** Opening EXERCISE MATERIALS block **

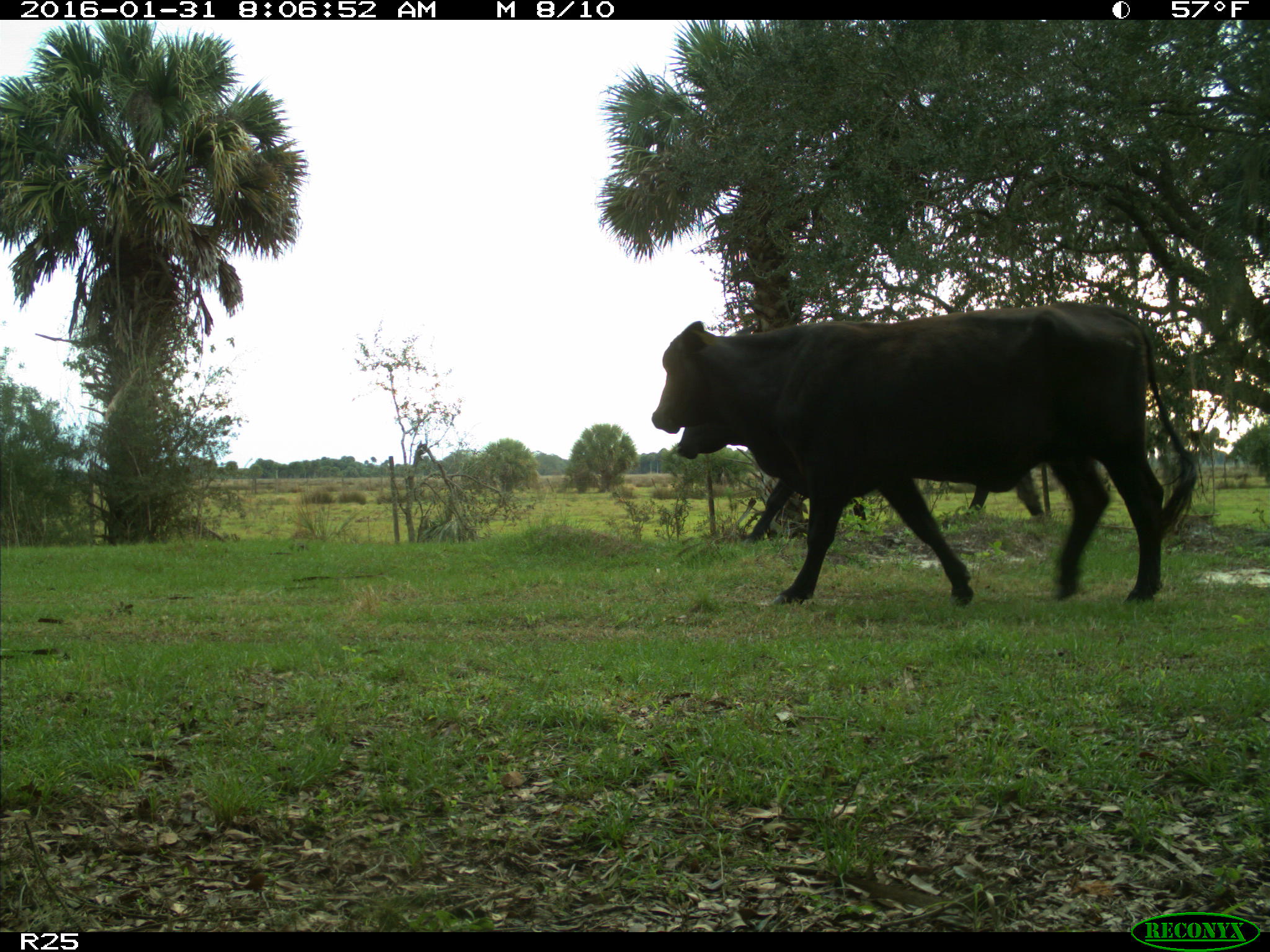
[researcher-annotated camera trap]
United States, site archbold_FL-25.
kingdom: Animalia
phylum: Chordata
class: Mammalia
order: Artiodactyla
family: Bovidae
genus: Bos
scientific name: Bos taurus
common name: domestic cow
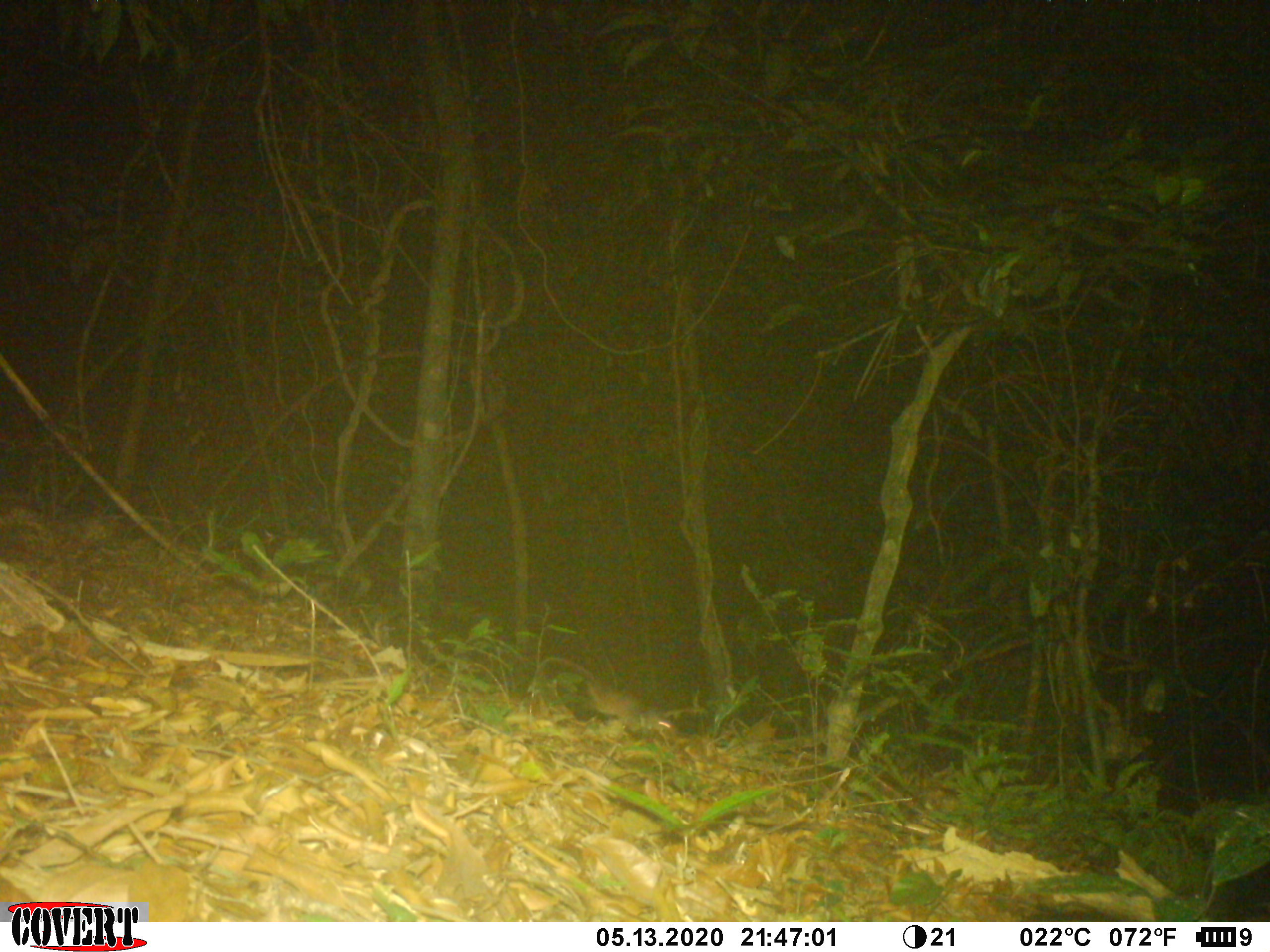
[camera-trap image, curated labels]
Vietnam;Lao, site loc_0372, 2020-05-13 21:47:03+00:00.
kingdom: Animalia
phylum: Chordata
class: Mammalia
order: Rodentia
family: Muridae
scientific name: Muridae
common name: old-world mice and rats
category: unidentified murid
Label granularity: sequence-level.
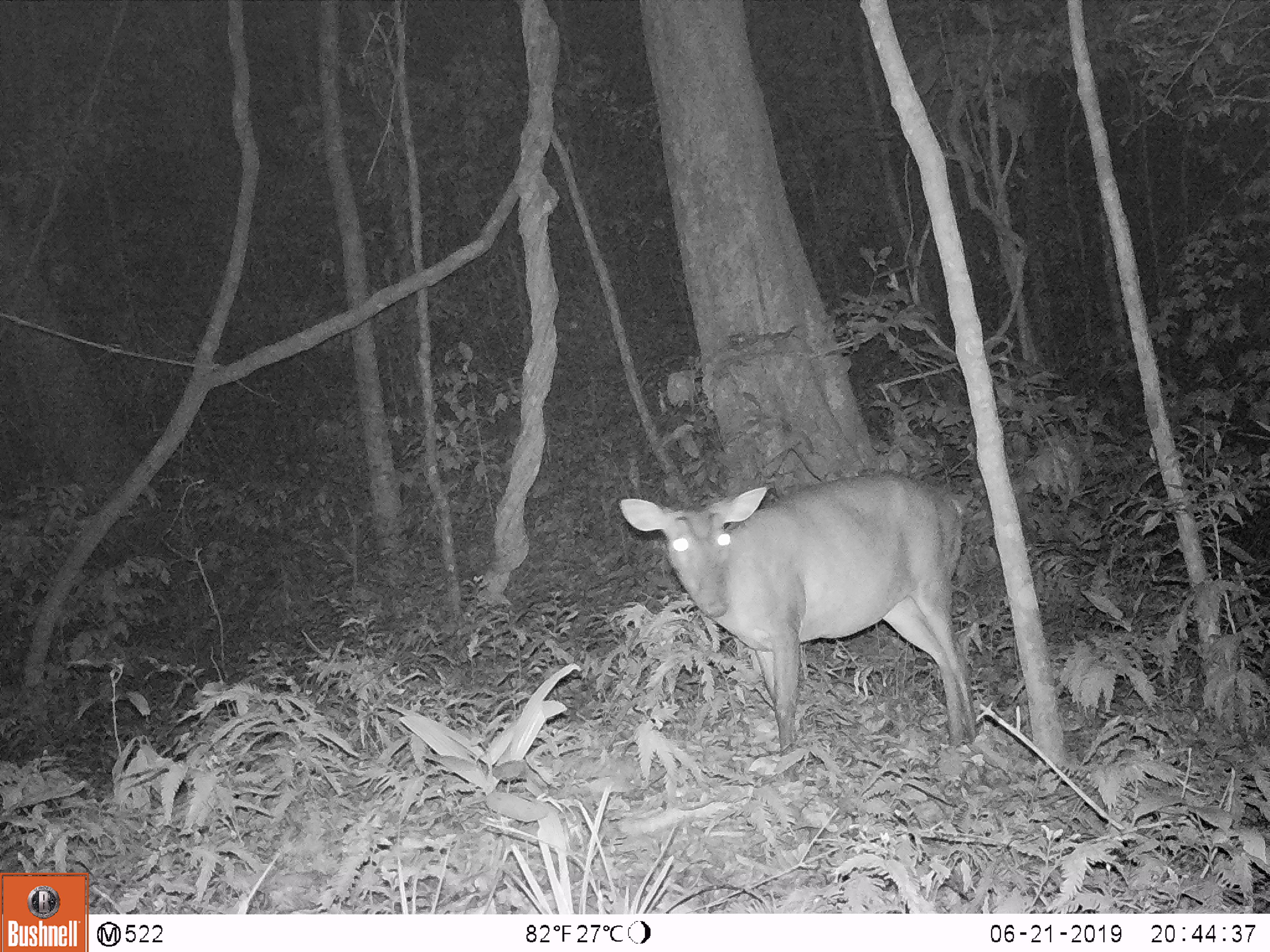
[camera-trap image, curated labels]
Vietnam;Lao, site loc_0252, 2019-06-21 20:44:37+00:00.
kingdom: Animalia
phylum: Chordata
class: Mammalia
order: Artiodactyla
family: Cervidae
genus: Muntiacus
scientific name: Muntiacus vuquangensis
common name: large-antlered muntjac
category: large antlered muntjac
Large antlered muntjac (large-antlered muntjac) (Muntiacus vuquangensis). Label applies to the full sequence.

** Closing EXERCISE MATERIALS block **

Your reply should consist only of the lines running from the line with "Vietnam;Lao, site loc_0252, 2019-06-21" to the end of the listing, retyped exactly.

Vietnam;Lao, site loc_0252, 2019-06-21 20:44:37+00:00.
kingdom: Animalia
phylum: Chordata
class: Mammalia
order: Artiodactyla
family: Cervidae
genus: Muntiacus
scientific name: Muntiacus vuquangensis
common name: large-antlered muntjac
category: large antlered muntjac
Large antlered muntjac (large-antlered muntjac) (Muntiacus vuquangensis). Label applies to the full sequence.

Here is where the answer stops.